What is a viola d’amore?

The viola d’amore is a member of the viol family, having the shape of a viol, a flat back and no protruding edges. It has usually 6 or 7 bowed (or plucked) strings and 6 or 7 sympathetic or resonating strings (or sometimes none) below the fingerboard which colour the sound and can give a glow to chords. Since the bowed strings are usually tuned as a chord, they may be plucked while a melody is bowed. As a member of the viol family it is unusual in being played horizontally like a violin. The strings may be tuned according to the music played, and its range of sounds is enormous in its variety.

It is an instrument packed with symbols. As the viola of love, d’amore, its peg-box is often crowned with a blind Cupid. It is, however, sometimes seen as the viola da more, of the Moors, since its extra sympathetic strings may have been inspired by Asian instruments brought by traders. The sound-holes are in the shape of the flaming sword, described as defending the Garden of Eden after the expulsion of Adam and Eve. The shape of the flaming sword has been likened to an image of a figure rising to heaven consumed by fire. Yet another symbol is a rose often carved into the front of the instrument.

The viola d’amore was loved and played all over central Europe from the time of Bach until the time of Mozart, when music became more chromatic, and has been of special interest ever since. It is difficult but enchanting to play.

Because it has so many strings, the viola d’amore has a wide range of pitch, and the music often contrasts high and low notes. The arching of the bridge has to be fairly shallow, so it is often easier to play a chord than just one string. As these strings are usually tuned as a chord, the player can pluck a chord with the left hand while bowing a tune. Because of all these strings, the left hand can get lost among them, as can the bow!
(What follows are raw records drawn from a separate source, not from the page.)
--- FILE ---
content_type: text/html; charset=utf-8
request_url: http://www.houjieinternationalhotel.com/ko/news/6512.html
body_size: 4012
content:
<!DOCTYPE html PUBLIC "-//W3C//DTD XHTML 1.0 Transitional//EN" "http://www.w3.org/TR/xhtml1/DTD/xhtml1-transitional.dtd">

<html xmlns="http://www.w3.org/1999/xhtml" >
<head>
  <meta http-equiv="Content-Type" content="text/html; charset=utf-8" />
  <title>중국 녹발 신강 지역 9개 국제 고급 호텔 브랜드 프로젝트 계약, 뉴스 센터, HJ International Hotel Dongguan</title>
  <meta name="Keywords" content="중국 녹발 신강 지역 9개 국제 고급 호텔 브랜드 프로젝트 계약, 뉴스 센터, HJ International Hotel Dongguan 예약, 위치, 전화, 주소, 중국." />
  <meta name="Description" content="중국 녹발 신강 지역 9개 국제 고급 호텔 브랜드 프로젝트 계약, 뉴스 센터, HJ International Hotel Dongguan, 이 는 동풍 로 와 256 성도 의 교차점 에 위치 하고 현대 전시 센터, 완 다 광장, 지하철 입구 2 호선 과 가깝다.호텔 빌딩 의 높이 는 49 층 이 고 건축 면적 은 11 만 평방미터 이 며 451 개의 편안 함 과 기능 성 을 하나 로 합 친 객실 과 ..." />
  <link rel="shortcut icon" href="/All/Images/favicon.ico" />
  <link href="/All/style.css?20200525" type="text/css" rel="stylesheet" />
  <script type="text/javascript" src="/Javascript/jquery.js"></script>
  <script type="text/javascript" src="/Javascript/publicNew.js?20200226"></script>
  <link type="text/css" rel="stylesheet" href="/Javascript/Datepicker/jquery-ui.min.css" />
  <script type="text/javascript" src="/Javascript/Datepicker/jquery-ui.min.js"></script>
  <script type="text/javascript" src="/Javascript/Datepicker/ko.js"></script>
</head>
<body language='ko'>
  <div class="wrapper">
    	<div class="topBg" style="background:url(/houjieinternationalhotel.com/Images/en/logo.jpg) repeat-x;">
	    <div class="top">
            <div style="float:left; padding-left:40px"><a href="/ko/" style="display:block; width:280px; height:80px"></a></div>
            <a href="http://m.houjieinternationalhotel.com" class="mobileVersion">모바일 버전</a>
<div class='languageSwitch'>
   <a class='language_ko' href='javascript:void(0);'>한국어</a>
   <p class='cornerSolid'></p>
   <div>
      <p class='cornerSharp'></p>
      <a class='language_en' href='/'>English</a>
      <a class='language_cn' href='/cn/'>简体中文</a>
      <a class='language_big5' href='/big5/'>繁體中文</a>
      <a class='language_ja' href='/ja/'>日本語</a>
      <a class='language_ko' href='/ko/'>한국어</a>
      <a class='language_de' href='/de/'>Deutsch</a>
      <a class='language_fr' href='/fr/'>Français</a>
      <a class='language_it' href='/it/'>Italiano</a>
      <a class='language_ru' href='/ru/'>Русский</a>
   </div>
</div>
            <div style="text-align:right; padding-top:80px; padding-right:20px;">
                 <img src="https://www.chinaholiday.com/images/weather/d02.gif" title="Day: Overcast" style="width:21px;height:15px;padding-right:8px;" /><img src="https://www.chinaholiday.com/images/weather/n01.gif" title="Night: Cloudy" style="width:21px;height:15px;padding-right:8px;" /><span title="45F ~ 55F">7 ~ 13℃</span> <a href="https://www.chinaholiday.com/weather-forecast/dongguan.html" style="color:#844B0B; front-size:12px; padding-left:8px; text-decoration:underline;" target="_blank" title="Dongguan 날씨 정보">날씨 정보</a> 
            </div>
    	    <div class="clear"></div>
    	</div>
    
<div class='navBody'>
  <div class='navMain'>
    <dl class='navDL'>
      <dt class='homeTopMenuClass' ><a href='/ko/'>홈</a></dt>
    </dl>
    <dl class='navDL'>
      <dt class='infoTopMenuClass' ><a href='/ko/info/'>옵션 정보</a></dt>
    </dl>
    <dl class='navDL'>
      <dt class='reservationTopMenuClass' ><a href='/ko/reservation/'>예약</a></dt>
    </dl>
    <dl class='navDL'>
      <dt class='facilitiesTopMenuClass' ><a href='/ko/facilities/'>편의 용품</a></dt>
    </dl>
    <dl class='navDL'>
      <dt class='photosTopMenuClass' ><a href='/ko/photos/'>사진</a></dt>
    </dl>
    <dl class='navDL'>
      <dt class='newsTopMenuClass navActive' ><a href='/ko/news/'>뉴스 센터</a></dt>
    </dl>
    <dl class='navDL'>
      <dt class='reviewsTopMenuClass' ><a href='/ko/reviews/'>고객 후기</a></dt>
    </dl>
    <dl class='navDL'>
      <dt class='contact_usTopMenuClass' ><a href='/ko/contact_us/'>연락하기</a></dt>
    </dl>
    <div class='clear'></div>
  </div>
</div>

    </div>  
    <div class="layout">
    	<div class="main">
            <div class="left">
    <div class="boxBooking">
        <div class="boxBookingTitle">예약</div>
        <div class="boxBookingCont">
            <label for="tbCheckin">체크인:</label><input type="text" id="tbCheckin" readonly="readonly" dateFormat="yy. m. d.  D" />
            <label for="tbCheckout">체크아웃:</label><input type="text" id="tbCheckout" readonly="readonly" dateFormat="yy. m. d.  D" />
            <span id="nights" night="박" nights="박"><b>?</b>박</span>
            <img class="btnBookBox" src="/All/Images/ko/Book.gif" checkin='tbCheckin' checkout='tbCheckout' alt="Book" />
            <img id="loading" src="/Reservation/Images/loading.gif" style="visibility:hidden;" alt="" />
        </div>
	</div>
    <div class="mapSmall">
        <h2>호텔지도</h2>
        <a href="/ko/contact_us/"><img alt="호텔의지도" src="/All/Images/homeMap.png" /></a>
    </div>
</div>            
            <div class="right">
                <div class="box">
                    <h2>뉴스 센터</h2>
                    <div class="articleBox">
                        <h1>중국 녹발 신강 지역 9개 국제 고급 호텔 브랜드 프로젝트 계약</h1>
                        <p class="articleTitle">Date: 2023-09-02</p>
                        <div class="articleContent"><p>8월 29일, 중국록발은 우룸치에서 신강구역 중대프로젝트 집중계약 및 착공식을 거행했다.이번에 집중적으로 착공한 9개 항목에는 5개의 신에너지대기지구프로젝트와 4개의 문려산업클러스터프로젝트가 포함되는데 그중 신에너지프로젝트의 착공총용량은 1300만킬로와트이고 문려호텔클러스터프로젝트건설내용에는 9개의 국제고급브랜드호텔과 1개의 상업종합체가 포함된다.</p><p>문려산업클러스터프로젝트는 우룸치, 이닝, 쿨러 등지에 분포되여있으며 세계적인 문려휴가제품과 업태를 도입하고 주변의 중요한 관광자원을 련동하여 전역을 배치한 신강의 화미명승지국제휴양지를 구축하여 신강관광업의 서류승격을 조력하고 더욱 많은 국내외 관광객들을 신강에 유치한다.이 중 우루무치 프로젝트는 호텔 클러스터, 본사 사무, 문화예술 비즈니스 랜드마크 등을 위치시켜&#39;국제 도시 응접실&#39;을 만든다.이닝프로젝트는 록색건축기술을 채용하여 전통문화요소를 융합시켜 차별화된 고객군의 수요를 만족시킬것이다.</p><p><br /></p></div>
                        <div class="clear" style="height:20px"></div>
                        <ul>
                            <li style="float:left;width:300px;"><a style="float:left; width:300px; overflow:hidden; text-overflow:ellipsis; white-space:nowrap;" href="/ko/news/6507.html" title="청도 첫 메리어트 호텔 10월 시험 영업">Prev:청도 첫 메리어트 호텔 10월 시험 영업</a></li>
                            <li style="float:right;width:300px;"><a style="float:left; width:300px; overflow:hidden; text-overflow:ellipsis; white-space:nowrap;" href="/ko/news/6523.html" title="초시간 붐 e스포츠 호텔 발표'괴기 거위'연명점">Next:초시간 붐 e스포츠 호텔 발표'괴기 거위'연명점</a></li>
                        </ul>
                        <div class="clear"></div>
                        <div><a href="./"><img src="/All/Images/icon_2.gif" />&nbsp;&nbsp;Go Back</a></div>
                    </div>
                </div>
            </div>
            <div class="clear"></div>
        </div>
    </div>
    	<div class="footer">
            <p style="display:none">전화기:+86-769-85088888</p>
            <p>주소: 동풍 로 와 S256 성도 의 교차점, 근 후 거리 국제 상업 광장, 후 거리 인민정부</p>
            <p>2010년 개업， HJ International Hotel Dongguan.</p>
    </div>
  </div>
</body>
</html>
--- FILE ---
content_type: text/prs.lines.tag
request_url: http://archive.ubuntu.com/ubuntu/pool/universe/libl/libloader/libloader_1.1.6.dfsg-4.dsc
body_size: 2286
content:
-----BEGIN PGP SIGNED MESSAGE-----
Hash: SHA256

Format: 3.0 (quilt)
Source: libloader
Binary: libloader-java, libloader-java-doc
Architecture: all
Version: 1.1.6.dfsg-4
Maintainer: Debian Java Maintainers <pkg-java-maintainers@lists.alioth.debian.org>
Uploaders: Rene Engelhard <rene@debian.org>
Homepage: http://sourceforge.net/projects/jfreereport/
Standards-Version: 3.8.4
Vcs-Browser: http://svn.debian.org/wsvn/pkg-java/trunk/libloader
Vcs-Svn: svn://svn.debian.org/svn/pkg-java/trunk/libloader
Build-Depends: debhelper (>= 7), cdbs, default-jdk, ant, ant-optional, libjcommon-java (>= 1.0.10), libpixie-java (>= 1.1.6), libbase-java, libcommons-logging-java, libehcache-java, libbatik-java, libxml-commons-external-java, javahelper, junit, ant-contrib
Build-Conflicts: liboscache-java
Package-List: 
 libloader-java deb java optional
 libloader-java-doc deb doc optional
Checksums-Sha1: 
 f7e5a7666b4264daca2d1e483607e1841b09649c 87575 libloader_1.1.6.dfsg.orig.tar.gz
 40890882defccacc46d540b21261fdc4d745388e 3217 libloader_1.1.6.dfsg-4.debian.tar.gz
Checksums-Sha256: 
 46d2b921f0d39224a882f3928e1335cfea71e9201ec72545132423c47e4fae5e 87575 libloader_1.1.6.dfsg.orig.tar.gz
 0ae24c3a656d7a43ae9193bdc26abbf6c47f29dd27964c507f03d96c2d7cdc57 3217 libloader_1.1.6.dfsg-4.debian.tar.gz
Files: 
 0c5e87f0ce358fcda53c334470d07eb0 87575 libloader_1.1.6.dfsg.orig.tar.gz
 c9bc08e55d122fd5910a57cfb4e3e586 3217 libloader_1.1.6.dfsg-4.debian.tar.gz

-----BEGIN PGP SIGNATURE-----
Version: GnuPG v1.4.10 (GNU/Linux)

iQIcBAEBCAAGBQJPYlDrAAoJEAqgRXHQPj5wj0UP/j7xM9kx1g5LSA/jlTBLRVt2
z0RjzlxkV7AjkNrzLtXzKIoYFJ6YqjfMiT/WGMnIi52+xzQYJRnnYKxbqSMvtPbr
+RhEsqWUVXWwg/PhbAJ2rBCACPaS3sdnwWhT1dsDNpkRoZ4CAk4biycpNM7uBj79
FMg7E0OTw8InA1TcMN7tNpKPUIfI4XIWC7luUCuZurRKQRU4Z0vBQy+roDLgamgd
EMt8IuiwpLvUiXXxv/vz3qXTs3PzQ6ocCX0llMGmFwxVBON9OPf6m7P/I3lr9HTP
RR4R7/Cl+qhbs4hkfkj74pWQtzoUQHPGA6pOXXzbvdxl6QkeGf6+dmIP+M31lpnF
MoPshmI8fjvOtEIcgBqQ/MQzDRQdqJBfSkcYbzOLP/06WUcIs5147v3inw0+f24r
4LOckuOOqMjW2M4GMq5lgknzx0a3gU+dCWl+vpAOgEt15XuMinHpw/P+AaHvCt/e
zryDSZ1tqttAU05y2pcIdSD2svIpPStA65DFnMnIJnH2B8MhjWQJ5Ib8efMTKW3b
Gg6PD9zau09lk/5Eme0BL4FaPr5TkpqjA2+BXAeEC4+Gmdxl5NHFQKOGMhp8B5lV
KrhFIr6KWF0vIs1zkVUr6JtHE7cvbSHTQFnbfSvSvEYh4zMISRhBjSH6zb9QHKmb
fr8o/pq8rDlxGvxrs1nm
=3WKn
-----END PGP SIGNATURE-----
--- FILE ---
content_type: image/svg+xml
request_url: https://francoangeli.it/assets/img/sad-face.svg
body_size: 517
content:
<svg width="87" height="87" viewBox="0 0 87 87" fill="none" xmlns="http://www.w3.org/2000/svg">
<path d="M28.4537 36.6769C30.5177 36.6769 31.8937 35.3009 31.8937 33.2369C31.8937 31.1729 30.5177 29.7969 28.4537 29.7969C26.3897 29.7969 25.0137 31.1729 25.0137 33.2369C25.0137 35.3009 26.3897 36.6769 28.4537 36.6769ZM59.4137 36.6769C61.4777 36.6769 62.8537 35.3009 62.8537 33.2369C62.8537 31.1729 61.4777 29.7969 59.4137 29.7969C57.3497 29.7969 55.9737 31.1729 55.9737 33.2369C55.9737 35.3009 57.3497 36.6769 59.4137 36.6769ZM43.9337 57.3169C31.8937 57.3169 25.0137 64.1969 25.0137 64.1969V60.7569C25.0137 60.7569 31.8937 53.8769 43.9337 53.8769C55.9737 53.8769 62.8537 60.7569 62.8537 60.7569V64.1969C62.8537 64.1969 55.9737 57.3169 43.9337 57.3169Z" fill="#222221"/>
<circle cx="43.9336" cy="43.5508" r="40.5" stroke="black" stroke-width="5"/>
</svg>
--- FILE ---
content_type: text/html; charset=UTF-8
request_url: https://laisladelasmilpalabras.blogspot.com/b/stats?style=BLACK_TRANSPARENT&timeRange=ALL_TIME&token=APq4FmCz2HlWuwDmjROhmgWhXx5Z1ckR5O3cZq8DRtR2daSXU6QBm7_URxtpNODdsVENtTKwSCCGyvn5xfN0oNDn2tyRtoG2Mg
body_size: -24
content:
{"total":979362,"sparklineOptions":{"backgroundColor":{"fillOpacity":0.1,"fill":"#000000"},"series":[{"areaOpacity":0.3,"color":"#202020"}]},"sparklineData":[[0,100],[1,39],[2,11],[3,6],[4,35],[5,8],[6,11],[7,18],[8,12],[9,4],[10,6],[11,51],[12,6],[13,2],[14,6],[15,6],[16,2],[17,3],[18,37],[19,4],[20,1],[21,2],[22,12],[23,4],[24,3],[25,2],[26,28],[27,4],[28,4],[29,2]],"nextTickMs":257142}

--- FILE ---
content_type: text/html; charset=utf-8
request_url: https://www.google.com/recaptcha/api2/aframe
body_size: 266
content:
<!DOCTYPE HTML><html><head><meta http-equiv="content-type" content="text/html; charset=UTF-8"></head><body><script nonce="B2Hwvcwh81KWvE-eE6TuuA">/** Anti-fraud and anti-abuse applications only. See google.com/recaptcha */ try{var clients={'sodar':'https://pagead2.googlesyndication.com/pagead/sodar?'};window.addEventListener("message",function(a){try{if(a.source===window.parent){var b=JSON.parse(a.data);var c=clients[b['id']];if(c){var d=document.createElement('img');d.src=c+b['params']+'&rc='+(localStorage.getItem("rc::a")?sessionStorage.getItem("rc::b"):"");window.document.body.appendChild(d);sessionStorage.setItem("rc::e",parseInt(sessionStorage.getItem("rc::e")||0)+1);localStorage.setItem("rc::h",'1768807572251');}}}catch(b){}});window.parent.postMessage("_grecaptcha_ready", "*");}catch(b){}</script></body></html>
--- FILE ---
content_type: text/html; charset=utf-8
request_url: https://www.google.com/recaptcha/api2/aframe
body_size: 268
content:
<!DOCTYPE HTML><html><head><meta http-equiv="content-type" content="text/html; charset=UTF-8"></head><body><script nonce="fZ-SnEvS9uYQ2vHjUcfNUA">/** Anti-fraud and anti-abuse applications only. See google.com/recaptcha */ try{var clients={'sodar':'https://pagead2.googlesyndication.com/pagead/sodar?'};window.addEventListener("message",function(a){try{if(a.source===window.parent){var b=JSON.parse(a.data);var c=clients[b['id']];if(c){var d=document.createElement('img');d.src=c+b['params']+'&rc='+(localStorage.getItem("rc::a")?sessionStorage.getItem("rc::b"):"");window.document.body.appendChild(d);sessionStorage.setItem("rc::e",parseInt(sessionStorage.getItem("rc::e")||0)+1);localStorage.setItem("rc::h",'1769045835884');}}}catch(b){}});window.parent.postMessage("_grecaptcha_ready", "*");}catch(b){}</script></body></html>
In Bach’s days the strings were often tuned as a chord of C minor, but D major or minor were prevalent later. Henri Casadesus ingeniously composed his 24 delightful Preludes for an instrument tuned in a chord of D major, but each Prelude is in a different key.

The sound of the viola d’amore can be of ringing chords, reinforced by the sympathetic strings, or it can be of a veiled mysticism chosen by Bach for his St John Passion.

I’ve known an instrument collapse slowly because of the tension of all those strings!